Segment Open
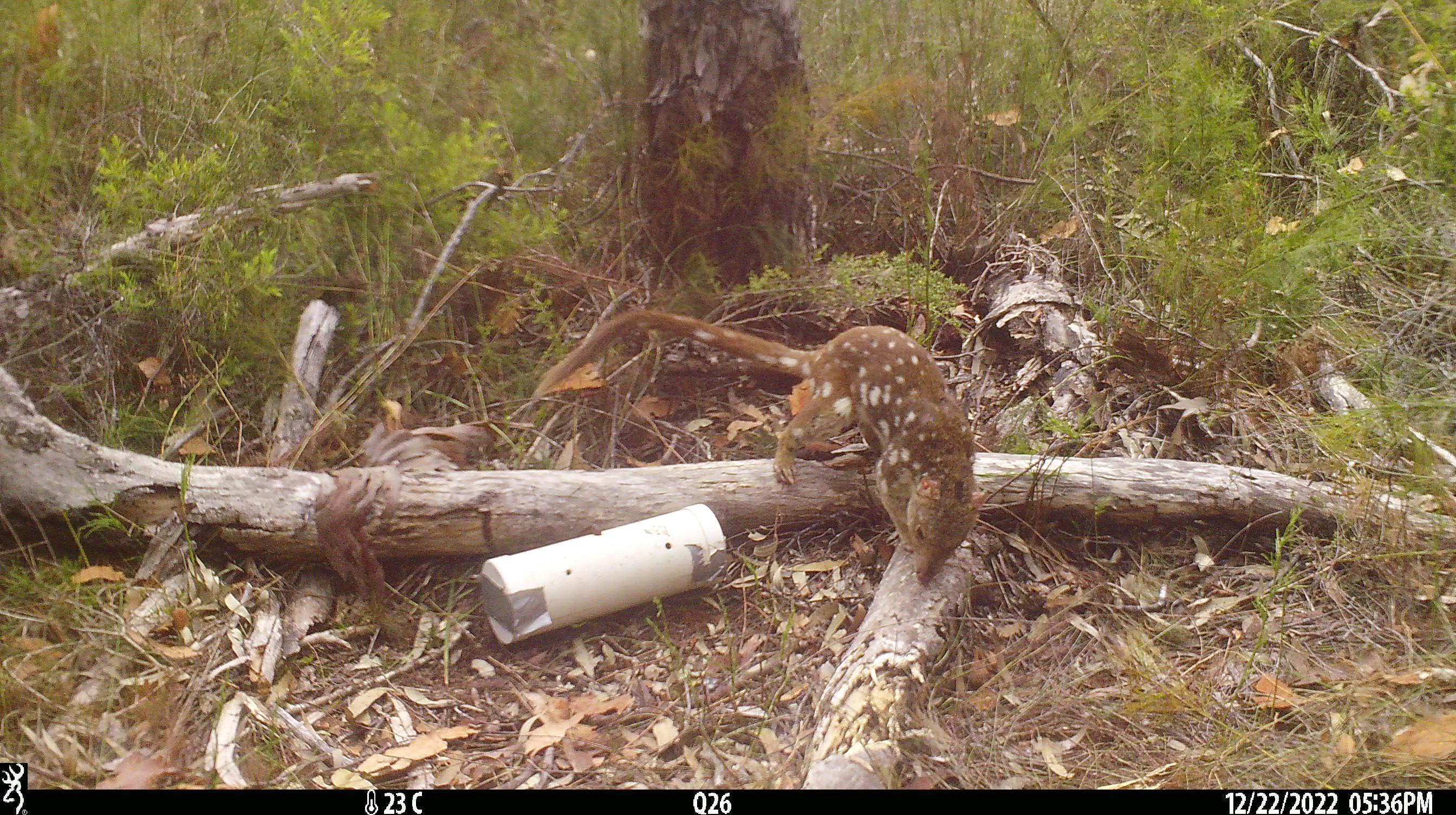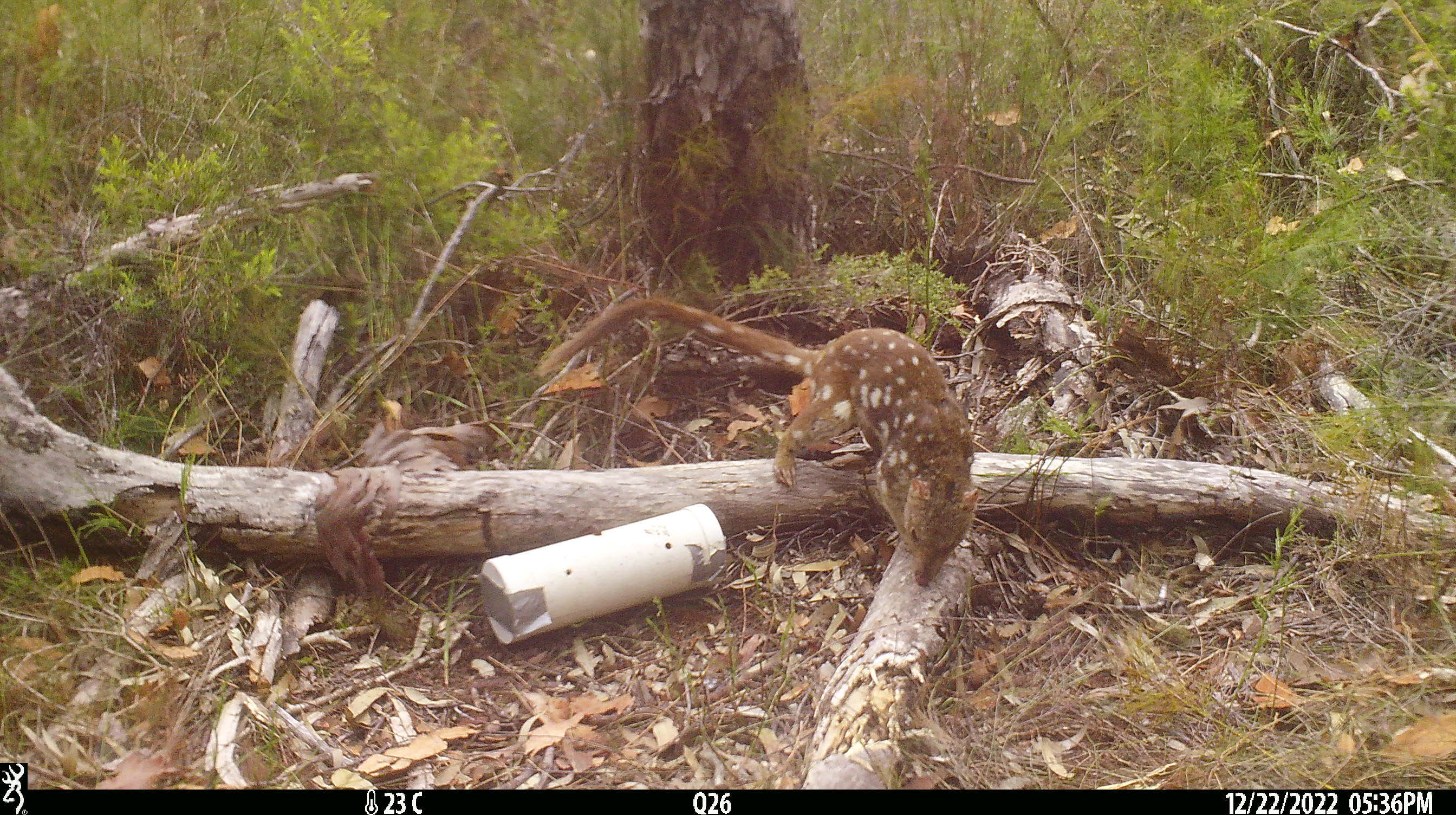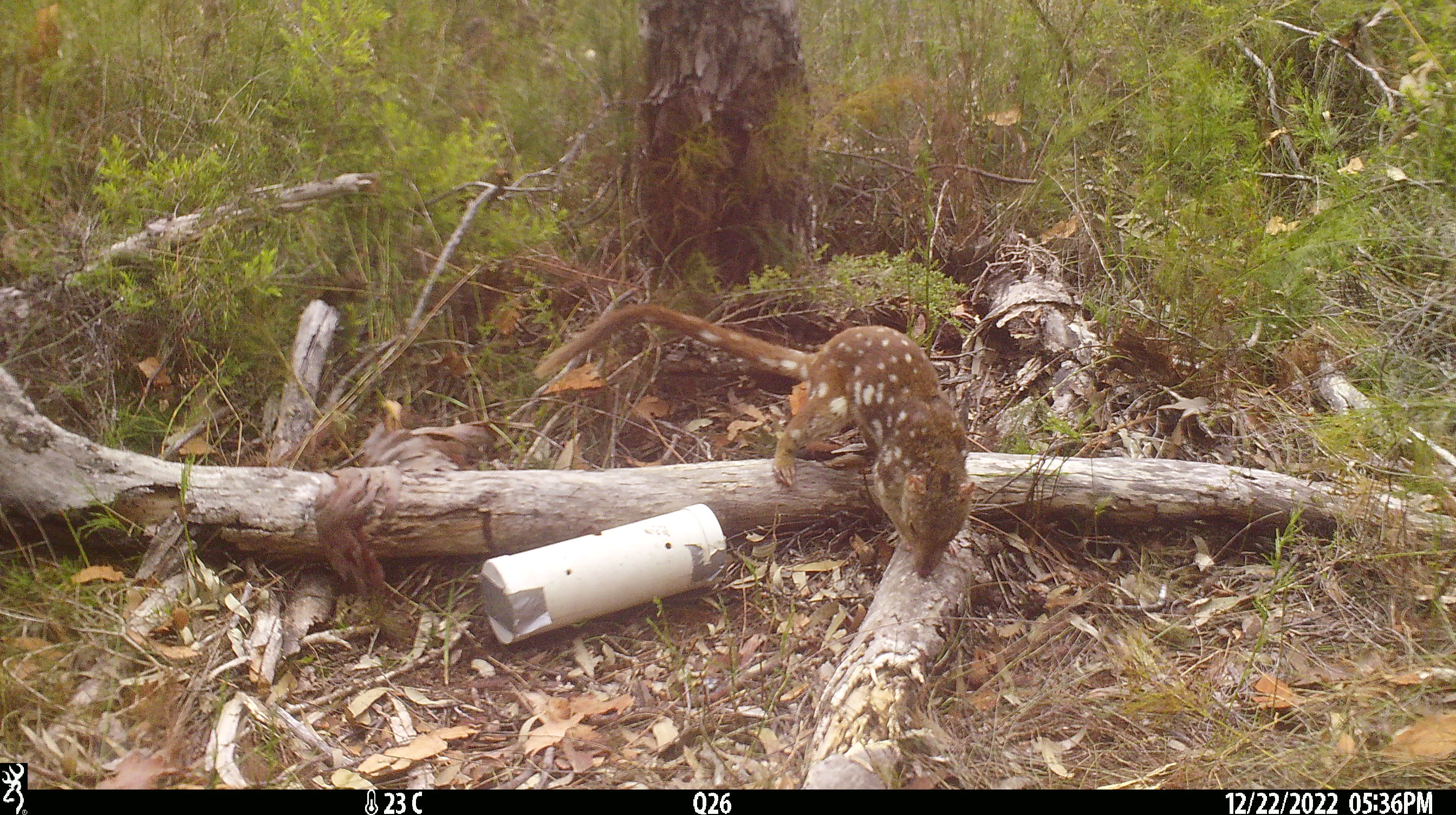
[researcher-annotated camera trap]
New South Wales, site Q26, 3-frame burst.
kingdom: Animalia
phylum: Chordata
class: Mammalia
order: Dasyuromorphia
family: Dasyuridae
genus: Dasyurus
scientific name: Dasyurus maculatus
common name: spotted-tailed quoll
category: quoll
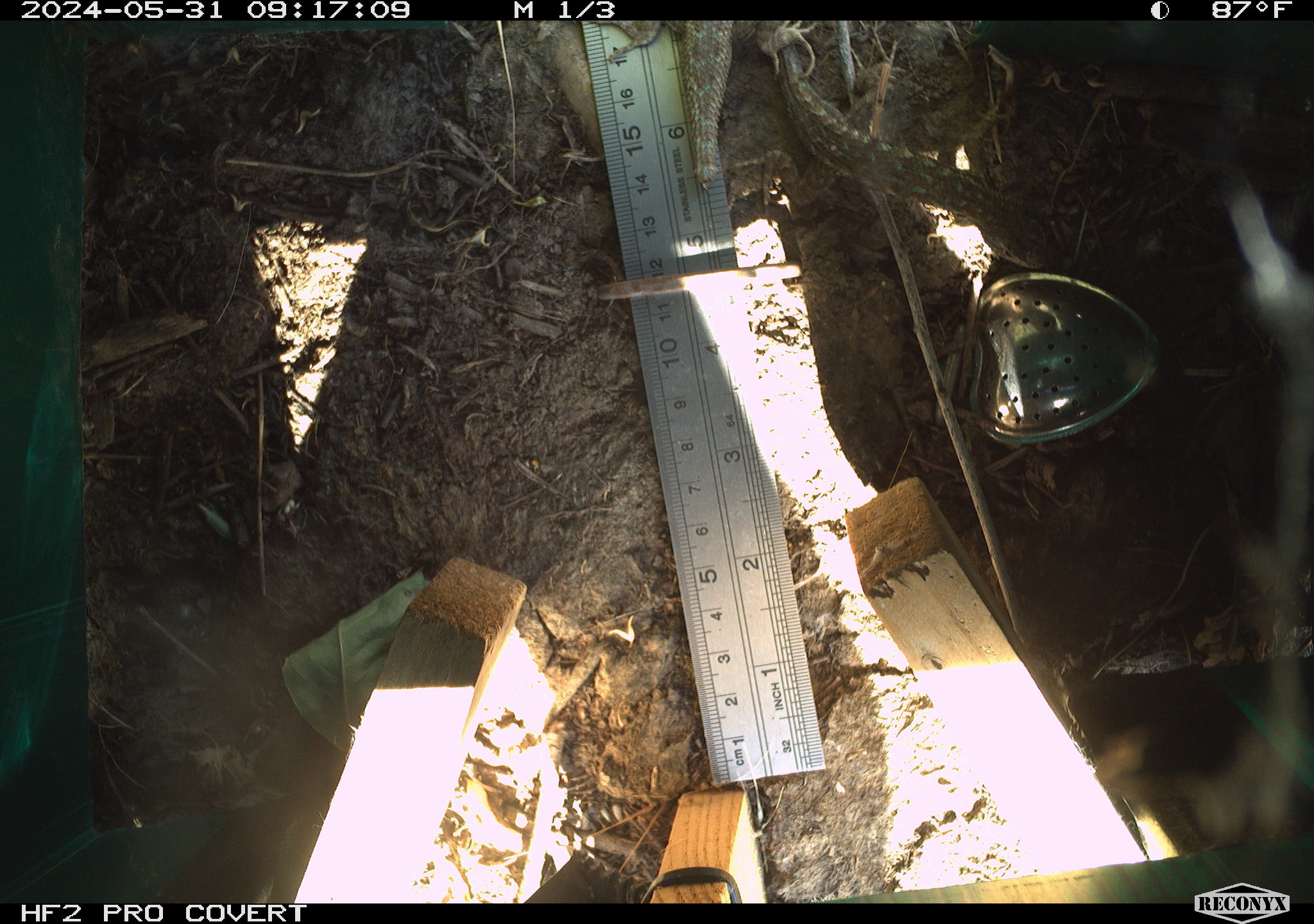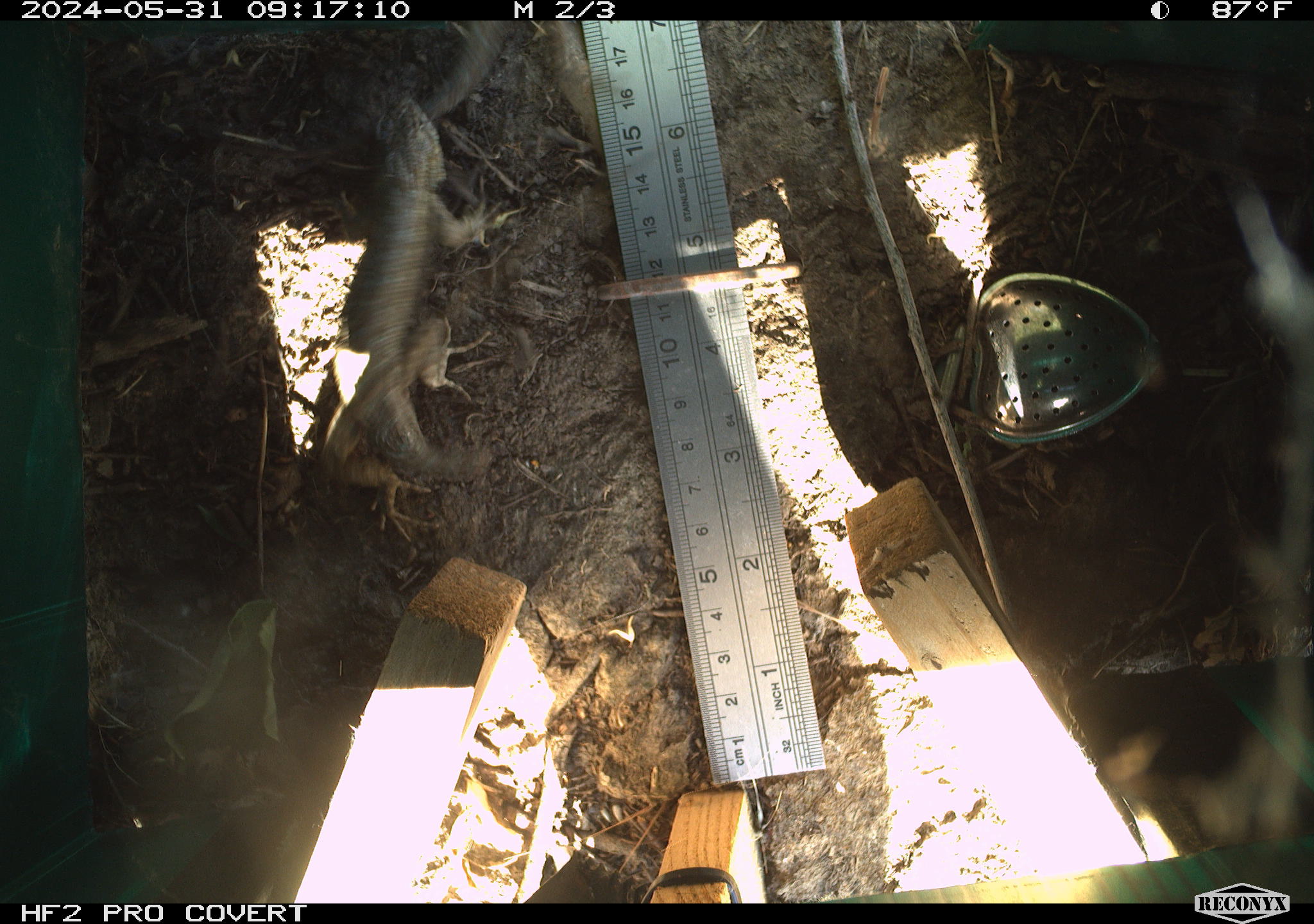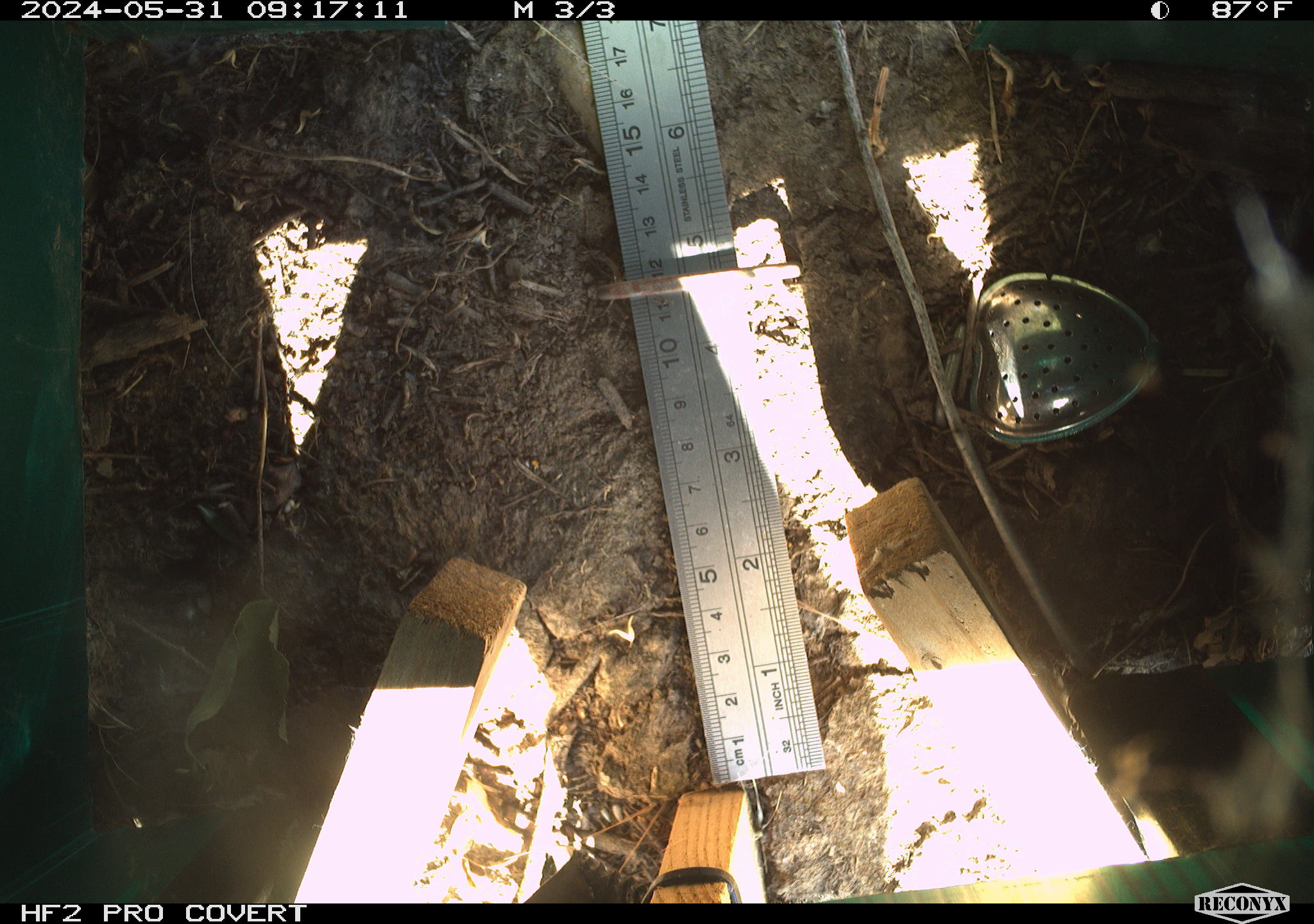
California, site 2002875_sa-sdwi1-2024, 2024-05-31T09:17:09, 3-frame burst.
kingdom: Animalia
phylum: Chordata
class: Reptilia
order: Squamata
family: Phrynosomatidae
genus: Sceloporus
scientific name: Sceloporus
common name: spiny lizards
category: sceloporus species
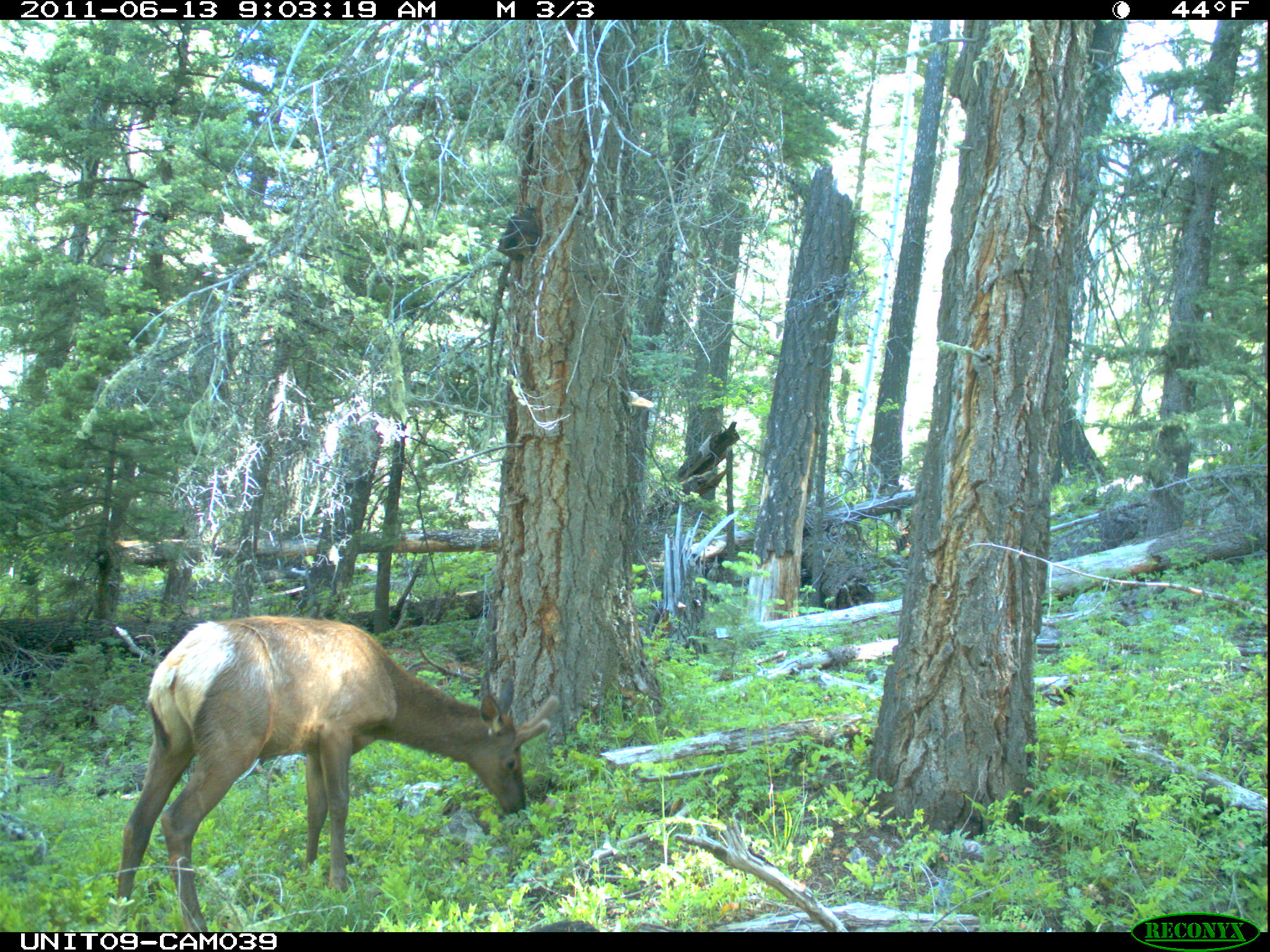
Segment Closed
EXERCISE DIRECTIONS » An exact copy is required of the lines from the start of the records above through the line with "category: quoll", and only those, without any pictures.

OUTPUT OF THE TASK »
[researcher-annotated camera trap]
New South Wales, site Q26, 3-frame burst.
kingdom: Animalia
phylum: Chordata
class: Mammalia
order: Dasyuromorphia
family: Dasyuridae
genus: Dasyurus
scientific name: Dasyurus maculatus
common name: spotted-tailed quoll
category: quoll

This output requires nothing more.